Obbedienza a Dio di cui ha dato prova concreta nella lotta contro la
tentazione.
Tradizionalmente la prima domenica
di Quaresima ci pone in contatto con Gesù che nel deserto subisce l'assalto del
diavolo, ma non soccombe, riporta vittoria su di lui e su tutte le sue
suggestioni. Il Figlio di Dio non è risparmiato dalla tentazione, che riguarda
proprio il suo rapporto col Padre. Satana cerca di allontanare Gesù da Dio, di
metterlo in contrasto con Lui. Vuole persuaderlo a non comportarsi da figlio,
rinnegando addirittura la sua relazione filiale col Padre. "Se sei Figlio di Dio", usa
il potere di cui disponi per soddisfare ora le tue necessità vitali e, poi, per
risolvere ogni problema economico dell'umanità offrendo alla gente
un'abbondanza di beni materiali. Tutto questo puoi farlo, senza dipendere da
tuo Padre, non aspettandoti l'intervento della sua provvidenza (I tentazione).
Ma Gesù si abbandona al Padre e respinge la tentazione riferendosi a un
alimento che per Lui è più importante del pane: la Parola di Dio.

* Istruzioni dell'esercizio: Prosegui il testo sulla tentazione di Gesù nel deserto, riprendendo subito dopo l'ultima frase riportata.

* Estratto del dataset:

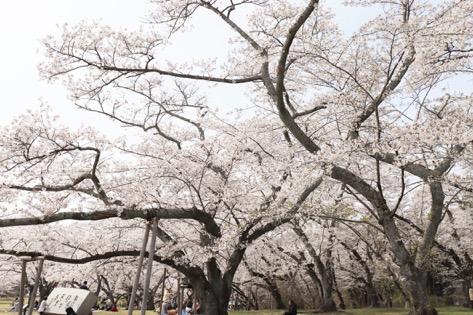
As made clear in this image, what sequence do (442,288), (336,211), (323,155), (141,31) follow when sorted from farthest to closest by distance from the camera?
(442,288), (336,211), (141,31), (323,155)

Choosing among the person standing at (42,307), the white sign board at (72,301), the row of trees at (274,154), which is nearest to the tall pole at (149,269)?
the row of trees at (274,154)

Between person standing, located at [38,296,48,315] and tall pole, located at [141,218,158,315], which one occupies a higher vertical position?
tall pole, located at [141,218,158,315]

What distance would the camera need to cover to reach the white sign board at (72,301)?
38.1ft

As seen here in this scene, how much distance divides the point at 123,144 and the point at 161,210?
3.48 meters

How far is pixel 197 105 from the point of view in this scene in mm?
14500

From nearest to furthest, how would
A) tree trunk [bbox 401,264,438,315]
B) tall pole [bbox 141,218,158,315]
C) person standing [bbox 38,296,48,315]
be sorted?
tall pole [bbox 141,218,158,315] < tree trunk [bbox 401,264,438,315] < person standing [bbox 38,296,48,315]

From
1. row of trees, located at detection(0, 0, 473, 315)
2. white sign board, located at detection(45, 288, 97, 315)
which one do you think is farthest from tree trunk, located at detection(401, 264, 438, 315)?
white sign board, located at detection(45, 288, 97, 315)

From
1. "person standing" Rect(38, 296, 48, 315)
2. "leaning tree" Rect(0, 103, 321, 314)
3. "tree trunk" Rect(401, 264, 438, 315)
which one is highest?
"leaning tree" Rect(0, 103, 321, 314)

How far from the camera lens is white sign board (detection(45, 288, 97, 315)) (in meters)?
11.6

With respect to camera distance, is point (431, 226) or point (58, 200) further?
point (58, 200)

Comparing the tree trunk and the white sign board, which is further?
the white sign board

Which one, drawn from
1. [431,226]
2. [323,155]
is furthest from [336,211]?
[323,155]

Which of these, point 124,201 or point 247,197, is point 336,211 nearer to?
point 247,197

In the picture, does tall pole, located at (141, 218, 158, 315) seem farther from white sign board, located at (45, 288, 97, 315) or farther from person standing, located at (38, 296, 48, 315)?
person standing, located at (38, 296, 48, 315)
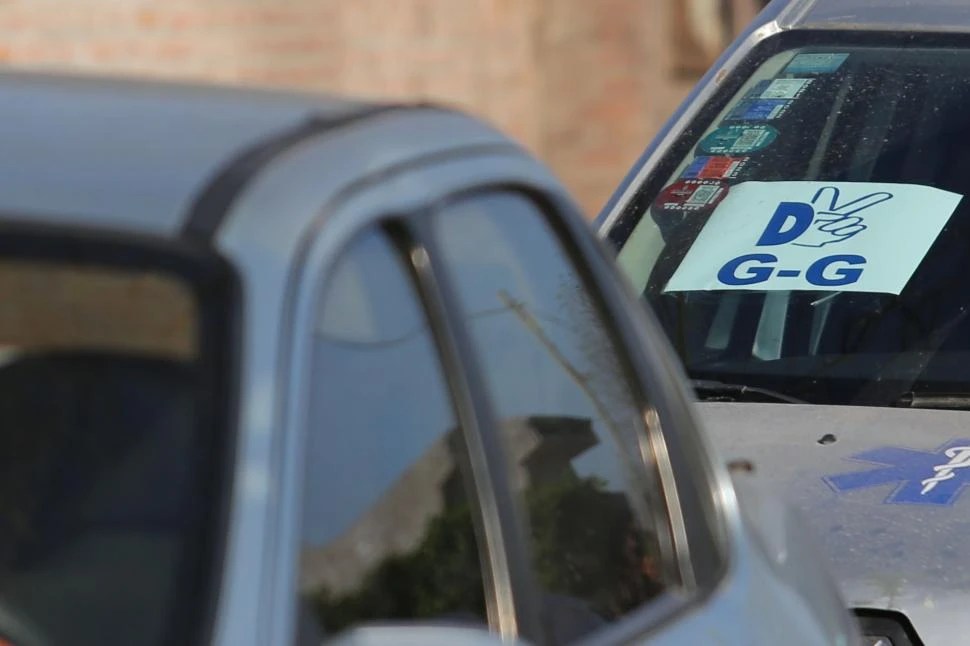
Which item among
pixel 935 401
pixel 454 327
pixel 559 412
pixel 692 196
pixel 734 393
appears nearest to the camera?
pixel 454 327

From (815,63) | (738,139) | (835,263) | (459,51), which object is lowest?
(835,263)

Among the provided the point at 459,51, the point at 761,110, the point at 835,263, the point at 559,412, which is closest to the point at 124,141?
the point at 559,412

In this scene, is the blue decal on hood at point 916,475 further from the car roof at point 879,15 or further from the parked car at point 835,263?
the car roof at point 879,15

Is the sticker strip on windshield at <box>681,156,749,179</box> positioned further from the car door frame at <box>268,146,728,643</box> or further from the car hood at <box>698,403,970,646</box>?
the car door frame at <box>268,146,728,643</box>

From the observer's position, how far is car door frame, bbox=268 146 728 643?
1704mm

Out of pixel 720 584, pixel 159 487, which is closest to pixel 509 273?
pixel 720 584

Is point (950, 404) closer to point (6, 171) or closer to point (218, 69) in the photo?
point (6, 171)

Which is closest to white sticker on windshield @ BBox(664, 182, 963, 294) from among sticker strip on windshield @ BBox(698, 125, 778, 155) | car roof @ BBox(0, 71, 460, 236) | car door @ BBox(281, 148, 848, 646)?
sticker strip on windshield @ BBox(698, 125, 778, 155)

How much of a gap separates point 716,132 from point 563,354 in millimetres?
1871

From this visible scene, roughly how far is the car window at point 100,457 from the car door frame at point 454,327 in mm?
77

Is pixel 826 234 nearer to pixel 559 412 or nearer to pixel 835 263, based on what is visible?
pixel 835 263

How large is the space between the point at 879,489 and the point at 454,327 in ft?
4.39

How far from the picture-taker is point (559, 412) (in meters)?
2.35

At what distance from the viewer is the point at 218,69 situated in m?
7.69
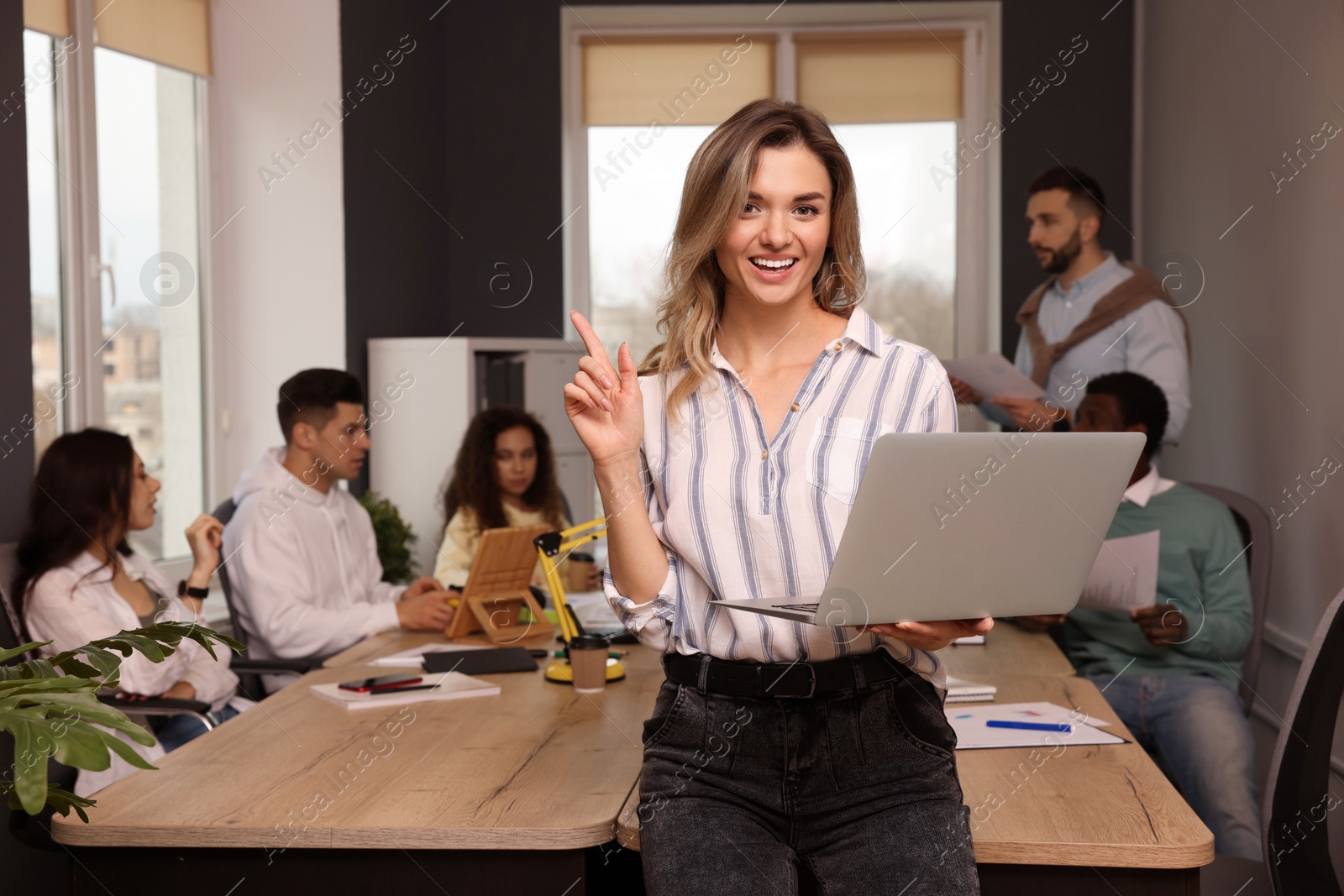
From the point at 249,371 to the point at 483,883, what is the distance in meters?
3.51

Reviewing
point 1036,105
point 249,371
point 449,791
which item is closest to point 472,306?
point 249,371

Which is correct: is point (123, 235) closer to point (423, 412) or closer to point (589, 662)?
point (423, 412)

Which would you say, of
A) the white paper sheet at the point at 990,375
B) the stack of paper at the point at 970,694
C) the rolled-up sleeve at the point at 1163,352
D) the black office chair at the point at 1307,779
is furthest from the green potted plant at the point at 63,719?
the rolled-up sleeve at the point at 1163,352

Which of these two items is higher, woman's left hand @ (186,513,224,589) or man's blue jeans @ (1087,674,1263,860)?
woman's left hand @ (186,513,224,589)

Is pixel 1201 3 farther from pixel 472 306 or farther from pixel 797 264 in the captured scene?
pixel 797 264

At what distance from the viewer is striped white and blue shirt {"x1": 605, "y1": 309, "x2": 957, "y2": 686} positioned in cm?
150

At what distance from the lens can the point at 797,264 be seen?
5.19 feet

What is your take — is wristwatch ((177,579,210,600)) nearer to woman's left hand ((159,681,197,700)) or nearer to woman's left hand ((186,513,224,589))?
woman's left hand ((186,513,224,589))

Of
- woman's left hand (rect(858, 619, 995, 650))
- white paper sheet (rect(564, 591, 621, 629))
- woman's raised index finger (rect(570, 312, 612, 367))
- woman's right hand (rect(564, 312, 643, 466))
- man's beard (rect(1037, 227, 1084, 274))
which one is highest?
man's beard (rect(1037, 227, 1084, 274))

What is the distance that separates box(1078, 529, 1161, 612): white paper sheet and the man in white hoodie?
1.61m

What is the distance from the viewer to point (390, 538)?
435 cm

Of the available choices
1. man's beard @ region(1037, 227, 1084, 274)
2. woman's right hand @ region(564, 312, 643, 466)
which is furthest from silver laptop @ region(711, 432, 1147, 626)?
man's beard @ region(1037, 227, 1084, 274)

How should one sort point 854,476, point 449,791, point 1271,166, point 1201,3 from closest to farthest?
point 854,476 → point 449,791 → point 1271,166 → point 1201,3

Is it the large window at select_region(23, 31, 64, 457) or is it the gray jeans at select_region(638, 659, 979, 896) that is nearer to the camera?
the gray jeans at select_region(638, 659, 979, 896)
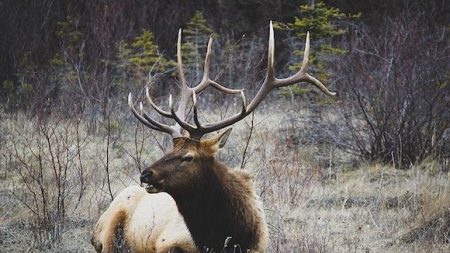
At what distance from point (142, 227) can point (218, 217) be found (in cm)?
84

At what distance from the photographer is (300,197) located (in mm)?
7484

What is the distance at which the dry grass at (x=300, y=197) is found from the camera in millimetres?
6285

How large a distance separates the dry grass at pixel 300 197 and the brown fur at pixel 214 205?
41cm

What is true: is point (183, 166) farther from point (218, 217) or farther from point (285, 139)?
point (285, 139)

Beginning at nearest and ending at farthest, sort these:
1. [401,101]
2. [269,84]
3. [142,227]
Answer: [269,84], [142,227], [401,101]

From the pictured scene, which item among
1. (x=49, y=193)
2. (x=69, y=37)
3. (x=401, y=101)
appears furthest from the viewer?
(x=69, y=37)

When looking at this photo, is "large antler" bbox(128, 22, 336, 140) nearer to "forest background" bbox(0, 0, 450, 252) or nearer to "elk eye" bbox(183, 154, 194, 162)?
"elk eye" bbox(183, 154, 194, 162)

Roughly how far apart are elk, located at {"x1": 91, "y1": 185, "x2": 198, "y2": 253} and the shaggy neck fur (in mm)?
162

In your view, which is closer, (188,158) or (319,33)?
(188,158)

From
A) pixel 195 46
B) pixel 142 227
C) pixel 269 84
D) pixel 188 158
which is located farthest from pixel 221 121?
pixel 195 46

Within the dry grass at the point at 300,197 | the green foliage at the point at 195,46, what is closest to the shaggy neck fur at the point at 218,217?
the dry grass at the point at 300,197

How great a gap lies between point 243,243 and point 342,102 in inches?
201

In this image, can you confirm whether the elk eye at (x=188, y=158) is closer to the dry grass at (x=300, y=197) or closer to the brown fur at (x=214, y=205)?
the brown fur at (x=214, y=205)

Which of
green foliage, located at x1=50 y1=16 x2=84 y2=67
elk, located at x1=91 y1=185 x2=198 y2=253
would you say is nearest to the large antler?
elk, located at x1=91 y1=185 x2=198 y2=253
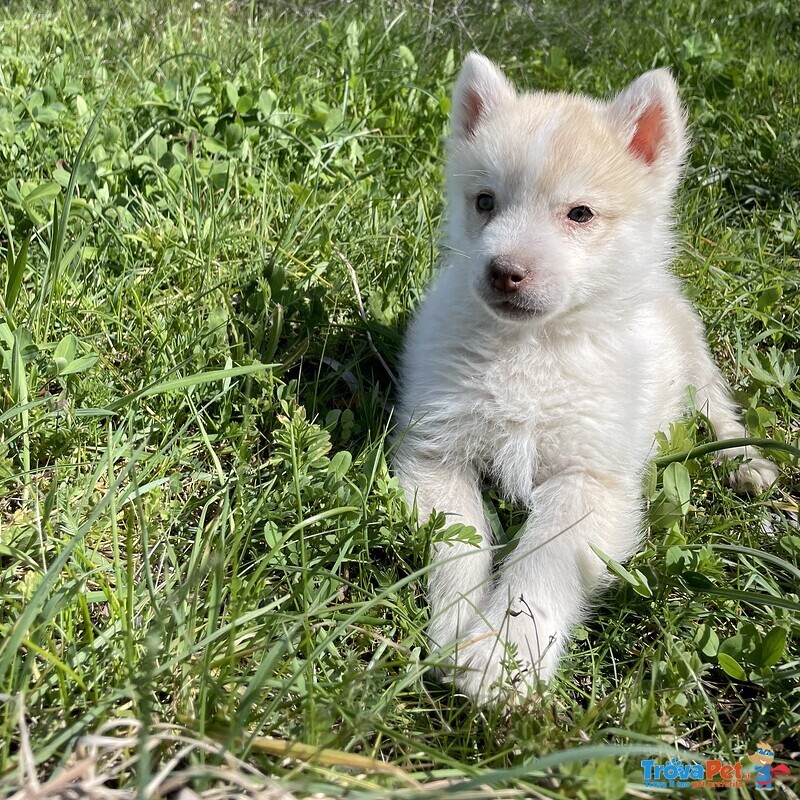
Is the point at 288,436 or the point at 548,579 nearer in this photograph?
the point at 548,579

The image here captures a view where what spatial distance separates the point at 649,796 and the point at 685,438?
54.3 inches

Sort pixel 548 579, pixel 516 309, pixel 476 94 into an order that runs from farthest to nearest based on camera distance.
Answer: pixel 476 94
pixel 516 309
pixel 548 579

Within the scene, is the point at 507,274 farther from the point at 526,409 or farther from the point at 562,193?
the point at 526,409

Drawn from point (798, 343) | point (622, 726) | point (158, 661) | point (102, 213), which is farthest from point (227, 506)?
point (798, 343)

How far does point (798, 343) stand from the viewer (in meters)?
3.40

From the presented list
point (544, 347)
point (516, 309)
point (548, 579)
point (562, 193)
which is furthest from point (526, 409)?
point (562, 193)

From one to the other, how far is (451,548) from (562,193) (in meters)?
1.14

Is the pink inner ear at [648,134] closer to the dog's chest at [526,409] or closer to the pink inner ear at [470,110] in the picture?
the pink inner ear at [470,110]

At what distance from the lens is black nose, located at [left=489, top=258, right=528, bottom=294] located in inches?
92.9

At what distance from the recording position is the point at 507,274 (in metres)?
2.37

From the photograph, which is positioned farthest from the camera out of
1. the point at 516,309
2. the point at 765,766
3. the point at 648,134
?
the point at 648,134

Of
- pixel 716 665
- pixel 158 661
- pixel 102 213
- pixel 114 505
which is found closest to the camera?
pixel 158 661

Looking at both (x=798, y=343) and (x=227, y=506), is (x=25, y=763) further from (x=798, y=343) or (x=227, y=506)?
(x=798, y=343)

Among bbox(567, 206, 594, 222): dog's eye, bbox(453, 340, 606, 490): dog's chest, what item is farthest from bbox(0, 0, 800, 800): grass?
bbox(567, 206, 594, 222): dog's eye
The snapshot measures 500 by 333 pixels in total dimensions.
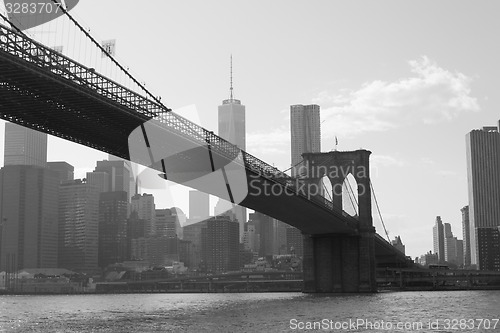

* Risposta:
"Se sei Figlio di Dio", usa il tuo potere per compiere
miracoli clamorosi e gesti spettacolari con cui conquisterai la gente: "Gettati giù...",
manifestando così la tua fiducia in Dio. Questa però non è la vera fiducia del
Figlio, ma un mettere Dio alla prova (II tentazione).
"Non tenterai il Signore Dio tuo". Gesù si manifesta
vero Figlio di Dio che ha scelto di vivere nell'umiltà e nel nascondimento e
non ha bisogno di forzare Dio a dimostrargli che lo ama. Si fida semplicemente
di Lui.
Nella terza tentazione Satana
scopre le sue carte. Offre a Gesù il dominio politico ed economico del mondo, a
una condizione: adorare lui al posto di Dio, apostatando quindi da Dio. Ma Gesù
reagisce con forza estrema: smaschera l'Avversario svelando la sua identità
("Satana") e gli ordina decisamente di andarsene
("Vattene!").
Le proposte di Satana sono apparentemente sagge e
suggestive. Corrispondono, infatti, al buon senso, alle aspettative e alla
concezione corrente, allora come oggi, secondo cui la salvezza viene da un
messianismo facile e trionfalistico e non invece dall'amore che si abbandona a
Dio e si fa servizio sino alla Croce.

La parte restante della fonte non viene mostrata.